====== INPUT ROWS ======

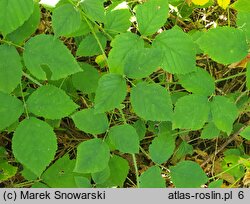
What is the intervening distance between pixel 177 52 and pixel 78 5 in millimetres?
367

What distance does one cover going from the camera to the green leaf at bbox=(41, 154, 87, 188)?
1.54 m

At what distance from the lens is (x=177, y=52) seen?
1372 mm

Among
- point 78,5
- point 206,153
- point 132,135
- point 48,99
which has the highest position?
point 78,5

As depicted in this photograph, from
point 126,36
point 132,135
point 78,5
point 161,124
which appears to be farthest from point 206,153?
point 78,5

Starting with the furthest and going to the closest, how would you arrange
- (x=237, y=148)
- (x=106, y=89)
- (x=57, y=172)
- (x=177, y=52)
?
(x=237, y=148), (x=57, y=172), (x=177, y=52), (x=106, y=89)

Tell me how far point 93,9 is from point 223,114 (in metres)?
0.56

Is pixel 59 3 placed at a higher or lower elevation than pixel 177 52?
higher

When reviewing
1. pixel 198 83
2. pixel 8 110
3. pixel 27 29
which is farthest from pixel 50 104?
pixel 198 83

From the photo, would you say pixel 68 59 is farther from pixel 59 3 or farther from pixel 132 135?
pixel 132 135

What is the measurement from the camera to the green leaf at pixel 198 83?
4.55ft

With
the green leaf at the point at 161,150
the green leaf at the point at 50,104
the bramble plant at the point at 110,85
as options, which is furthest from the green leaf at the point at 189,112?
the green leaf at the point at 50,104

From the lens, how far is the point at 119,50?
4.42 ft

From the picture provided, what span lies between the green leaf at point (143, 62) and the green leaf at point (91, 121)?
206 millimetres

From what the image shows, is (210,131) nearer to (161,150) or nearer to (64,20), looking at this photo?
(161,150)
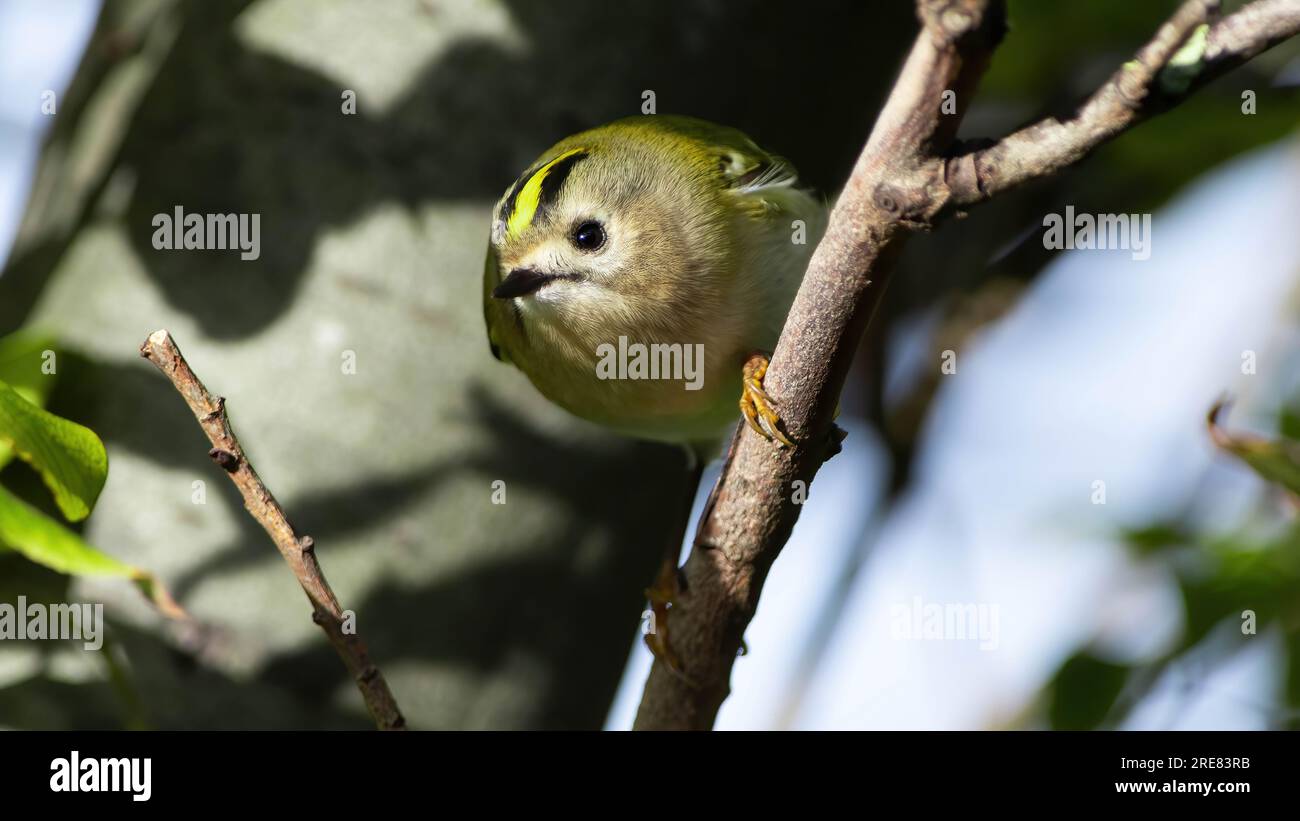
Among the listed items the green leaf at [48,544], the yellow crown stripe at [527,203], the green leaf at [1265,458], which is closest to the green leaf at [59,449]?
the green leaf at [48,544]

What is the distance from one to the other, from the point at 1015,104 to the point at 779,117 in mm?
800

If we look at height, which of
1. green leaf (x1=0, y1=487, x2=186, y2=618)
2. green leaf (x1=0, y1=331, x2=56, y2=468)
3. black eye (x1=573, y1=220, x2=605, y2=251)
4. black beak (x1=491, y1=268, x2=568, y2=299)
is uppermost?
black eye (x1=573, y1=220, x2=605, y2=251)

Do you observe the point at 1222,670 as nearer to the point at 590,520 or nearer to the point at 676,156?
the point at 590,520

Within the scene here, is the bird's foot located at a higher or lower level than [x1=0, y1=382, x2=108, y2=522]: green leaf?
lower

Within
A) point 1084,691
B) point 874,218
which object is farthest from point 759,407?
point 1084,691

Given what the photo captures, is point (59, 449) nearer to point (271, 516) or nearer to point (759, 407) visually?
point (271, 516)

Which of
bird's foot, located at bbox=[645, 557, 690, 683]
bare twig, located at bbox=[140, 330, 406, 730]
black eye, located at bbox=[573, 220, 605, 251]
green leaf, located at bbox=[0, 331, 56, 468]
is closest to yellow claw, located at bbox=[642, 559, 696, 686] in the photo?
bird's foot, located at bbox=[645, 557, 690, 683]

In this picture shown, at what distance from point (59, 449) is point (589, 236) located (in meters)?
0.78

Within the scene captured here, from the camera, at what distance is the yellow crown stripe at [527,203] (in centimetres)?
153

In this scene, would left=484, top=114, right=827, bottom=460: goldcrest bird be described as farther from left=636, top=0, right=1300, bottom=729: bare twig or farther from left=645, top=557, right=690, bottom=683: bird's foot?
left=636, top=0, right=1300, bottom=729: bare twig

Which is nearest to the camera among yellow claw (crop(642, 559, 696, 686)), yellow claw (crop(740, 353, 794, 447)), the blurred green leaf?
yellow claw (crop(740, 353, 794, 447))

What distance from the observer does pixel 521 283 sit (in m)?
1.51

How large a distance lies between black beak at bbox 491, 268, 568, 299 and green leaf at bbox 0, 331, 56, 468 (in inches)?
22.7

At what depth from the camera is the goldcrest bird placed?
1.53 meters
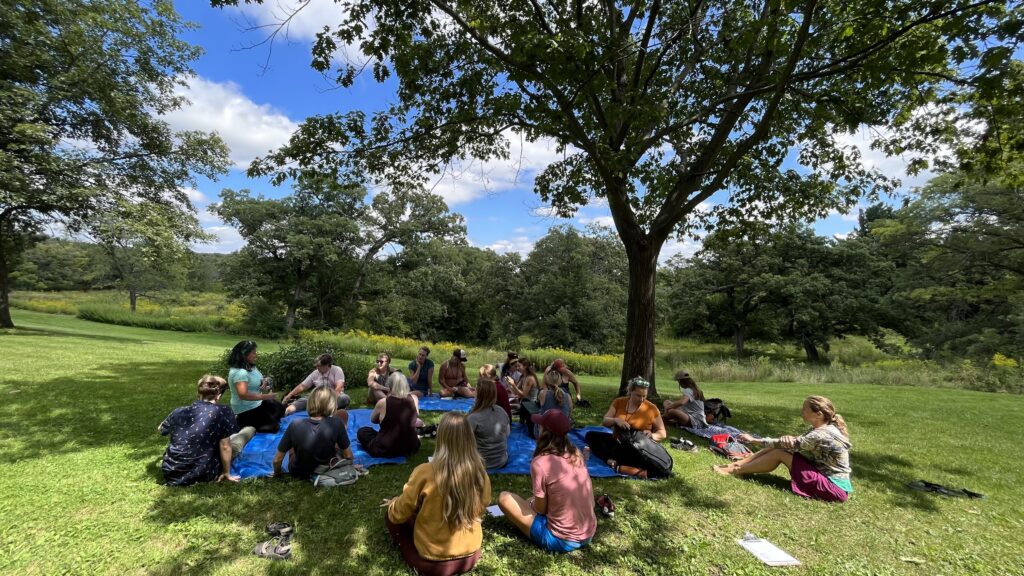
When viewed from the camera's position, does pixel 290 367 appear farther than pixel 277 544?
Yes

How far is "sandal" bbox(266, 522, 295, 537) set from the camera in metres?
3.54

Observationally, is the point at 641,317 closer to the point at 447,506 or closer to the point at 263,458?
the point at 447,506

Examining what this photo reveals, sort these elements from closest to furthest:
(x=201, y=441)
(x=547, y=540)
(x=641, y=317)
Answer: (x=547, y=540) < (x=201, y=441) < (x=641, y=317)

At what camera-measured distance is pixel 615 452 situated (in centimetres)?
552

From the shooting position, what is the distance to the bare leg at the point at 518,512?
358cm

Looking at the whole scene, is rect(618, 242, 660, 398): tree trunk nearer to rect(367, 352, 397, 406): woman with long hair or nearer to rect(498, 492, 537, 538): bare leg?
rect(367, 352, 397, 406): woman with long hair

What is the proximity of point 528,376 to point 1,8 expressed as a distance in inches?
811

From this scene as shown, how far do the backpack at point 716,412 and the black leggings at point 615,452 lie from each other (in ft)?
11.0

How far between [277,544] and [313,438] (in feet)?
4.18

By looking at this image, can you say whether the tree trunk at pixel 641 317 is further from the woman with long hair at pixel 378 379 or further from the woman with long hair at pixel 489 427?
the woman with long hair at pixel 378 379

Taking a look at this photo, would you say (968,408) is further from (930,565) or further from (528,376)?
(528,376)

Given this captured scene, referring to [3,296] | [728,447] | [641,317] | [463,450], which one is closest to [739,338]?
[641,317]

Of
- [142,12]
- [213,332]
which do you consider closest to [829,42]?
[142,12]

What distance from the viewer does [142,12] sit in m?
15.9
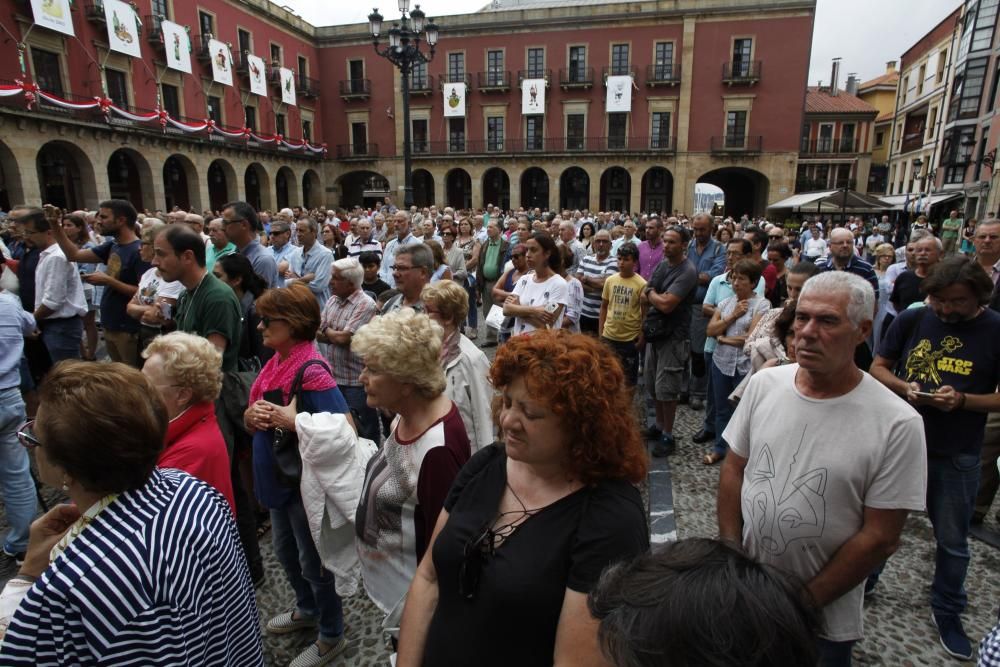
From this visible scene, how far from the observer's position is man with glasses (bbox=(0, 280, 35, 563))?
2918 millimetres

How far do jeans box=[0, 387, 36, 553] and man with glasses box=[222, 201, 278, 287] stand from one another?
6.43 feet

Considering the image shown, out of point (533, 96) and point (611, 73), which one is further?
point (611, 73)

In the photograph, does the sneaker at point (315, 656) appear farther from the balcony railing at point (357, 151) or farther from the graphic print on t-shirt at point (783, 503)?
the balcony railing at point (357, 151)

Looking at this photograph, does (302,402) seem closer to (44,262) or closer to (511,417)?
(511,417)

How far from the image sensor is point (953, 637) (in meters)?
2.42

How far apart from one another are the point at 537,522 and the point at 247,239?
167 inches

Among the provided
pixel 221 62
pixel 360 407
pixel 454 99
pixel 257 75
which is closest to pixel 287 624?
pixel 360 407

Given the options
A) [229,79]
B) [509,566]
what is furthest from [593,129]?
[509,566]

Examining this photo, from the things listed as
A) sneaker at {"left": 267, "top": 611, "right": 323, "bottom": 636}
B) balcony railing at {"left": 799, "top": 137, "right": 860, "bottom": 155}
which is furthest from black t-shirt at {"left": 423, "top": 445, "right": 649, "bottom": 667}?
balcony railing at {"left": 799, "top": 137, "right": 860, "bottom": 155}

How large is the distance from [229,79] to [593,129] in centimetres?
1859

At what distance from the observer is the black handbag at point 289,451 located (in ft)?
7.30

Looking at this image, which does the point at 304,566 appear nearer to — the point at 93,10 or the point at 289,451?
the point at 289,451

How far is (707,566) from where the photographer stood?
0.76 meters

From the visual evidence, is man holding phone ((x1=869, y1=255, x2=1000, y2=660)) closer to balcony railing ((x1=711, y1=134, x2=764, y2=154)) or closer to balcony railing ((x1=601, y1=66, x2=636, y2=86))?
balcony railing ((x1=711, y1=134, x2=764, y2=154))
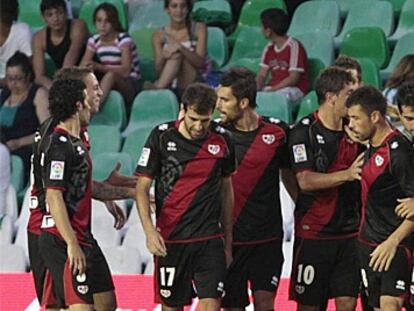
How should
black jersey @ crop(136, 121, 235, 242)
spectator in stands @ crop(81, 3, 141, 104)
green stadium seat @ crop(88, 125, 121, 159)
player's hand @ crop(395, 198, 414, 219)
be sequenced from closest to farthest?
player's hand @ crop(395, 198, 414, 219) < black jersey @ crop(136, 121, 235, 242) < green stadium seat @ crop(88, 125, 121, 159) < spectator in stands @ crop(81, 3, 141, 104)

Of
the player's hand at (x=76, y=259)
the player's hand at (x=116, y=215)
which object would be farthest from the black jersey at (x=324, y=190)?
the player's hand at (x=76, y=259)

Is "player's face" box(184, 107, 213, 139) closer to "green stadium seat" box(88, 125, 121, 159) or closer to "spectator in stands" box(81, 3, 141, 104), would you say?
"green stadium seat" box(88, 125, 121, 159)

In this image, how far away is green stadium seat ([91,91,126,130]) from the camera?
1351 centimetres

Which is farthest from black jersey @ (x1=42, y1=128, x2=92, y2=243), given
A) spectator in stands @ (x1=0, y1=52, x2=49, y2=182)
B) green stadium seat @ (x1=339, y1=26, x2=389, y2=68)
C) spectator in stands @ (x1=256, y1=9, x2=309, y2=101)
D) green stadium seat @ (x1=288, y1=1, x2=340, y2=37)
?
green stadium seat @ (x1=288, y1=1, x2=340, y2=37)

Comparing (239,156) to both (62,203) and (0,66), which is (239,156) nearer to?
(62,203)

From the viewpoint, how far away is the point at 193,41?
44.9 feet

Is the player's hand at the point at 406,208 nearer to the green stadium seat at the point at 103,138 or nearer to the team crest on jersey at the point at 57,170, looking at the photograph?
the team crest on jersey at the point at 57,170

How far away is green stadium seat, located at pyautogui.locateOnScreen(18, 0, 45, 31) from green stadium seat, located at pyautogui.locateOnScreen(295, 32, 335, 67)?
2.64 m

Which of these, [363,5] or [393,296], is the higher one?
[363,5]

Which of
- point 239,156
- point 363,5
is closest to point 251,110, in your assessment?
point 239,156

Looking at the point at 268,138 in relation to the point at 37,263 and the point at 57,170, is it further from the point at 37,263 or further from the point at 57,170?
the point at 37,263

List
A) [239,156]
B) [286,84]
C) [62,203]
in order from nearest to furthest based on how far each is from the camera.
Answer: [62,203]
[239,156]
[286,84]

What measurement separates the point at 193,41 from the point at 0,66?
5.61ft

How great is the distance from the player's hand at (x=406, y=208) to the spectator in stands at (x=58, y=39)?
5.23 metres
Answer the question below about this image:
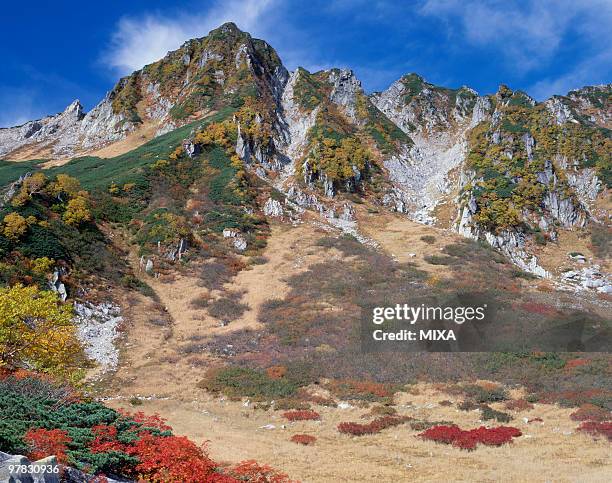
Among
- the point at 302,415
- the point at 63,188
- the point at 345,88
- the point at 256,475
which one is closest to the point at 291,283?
the point at 302,415

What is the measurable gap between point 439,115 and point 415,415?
102 meters

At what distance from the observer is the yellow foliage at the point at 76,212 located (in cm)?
4503

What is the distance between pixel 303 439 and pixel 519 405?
10.8m

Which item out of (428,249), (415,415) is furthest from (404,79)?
(415,415)

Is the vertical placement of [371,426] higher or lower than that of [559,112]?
lower

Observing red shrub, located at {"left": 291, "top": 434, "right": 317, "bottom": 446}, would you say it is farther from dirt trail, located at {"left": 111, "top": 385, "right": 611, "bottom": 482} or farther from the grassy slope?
the grassy slope

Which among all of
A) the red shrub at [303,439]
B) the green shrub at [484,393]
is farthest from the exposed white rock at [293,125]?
the red shrub at [303,439]

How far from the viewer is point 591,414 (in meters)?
19.7

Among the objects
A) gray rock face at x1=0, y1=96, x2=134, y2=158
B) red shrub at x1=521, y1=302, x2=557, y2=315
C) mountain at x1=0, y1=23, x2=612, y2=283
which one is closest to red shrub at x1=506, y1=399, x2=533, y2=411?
red shrub at x1=521, y1=302, x2=557, y2=315

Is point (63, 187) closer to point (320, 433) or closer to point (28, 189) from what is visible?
point (28, 189)

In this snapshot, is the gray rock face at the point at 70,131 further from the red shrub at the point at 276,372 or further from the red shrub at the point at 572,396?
the red shrub at the point at 572,396

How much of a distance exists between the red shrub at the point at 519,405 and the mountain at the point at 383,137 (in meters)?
36.4

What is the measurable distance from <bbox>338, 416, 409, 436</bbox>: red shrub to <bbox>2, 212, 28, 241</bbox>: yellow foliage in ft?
102

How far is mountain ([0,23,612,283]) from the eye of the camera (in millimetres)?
67750
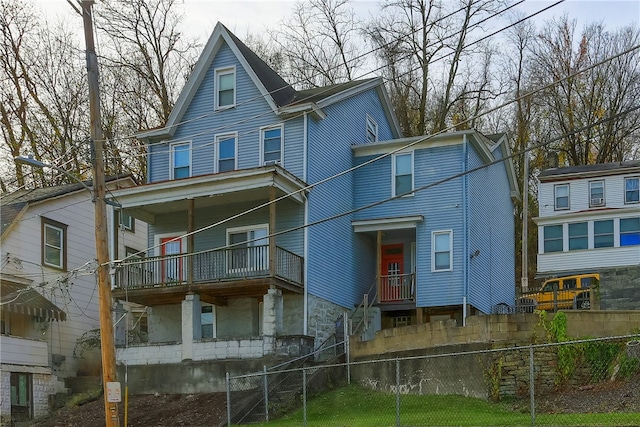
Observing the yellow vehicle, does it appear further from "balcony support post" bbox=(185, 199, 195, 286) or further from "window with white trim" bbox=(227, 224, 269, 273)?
"balcony support post" bbox=(185, 199, 195, 286)

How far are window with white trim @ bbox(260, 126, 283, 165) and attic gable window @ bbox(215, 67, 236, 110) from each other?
6.31 feet

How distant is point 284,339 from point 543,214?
69.4ft

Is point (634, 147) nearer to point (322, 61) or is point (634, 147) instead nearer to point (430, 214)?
point (322, 61)

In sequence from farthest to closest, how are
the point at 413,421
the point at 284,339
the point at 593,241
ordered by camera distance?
the point at 593,241, the point at 284,339, the point at 413,421

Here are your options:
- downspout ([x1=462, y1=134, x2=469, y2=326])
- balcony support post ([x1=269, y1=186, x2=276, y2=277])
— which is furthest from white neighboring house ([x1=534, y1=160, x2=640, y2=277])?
balcony support post ([x1=269, y1=186, x2=276, y2=277])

======

Express the lines of the records from the line with "What is the measurable distance" to the line with "the point at 593,241, the", both included, as a numbered list with the blank lines left out. Leave the pictures out.

1. What is the measurable distance from <bbox>338, 416, 409, 436</bbox>: red shrub to <bbox>2, 212, 28, 241</bbox>: yellow foliage in ft?
2. 102
3. How far is mountain ([0,23,612,283]) from the eye of the camera (in millimetres)?
4. 67750
5. Observing the yellow vehicle, does it appear further from "balcony support post" bbox=(185, 199, 195, 286) or further from "window with white trim" bbox=(227, 224, 269, 273)?
6. "balcony support post" bbox=(185, 199, 195, 286)
7. How far are window with white trim @ bbox(260, 126, 283, 165) and attic gable window @ bbox(215, 67, 236, 110) from each other?
8. 6.31 feet
9. How distant is point 284,339 from point 543,214?
10. 69.4ft
11. Is point (634, 147) nearer to point (322, 61) or is point (634, 147) instead nearer to point (430, 214)?
12. point (322, 61)
13. In sequence from farthest to closest, how are
14. the point at 413,421
15. the point at 284,339
16. the point at 593,241
17. ordered by camera distance?
18. the point at 593,241, the point at 284,339, the point at 413,421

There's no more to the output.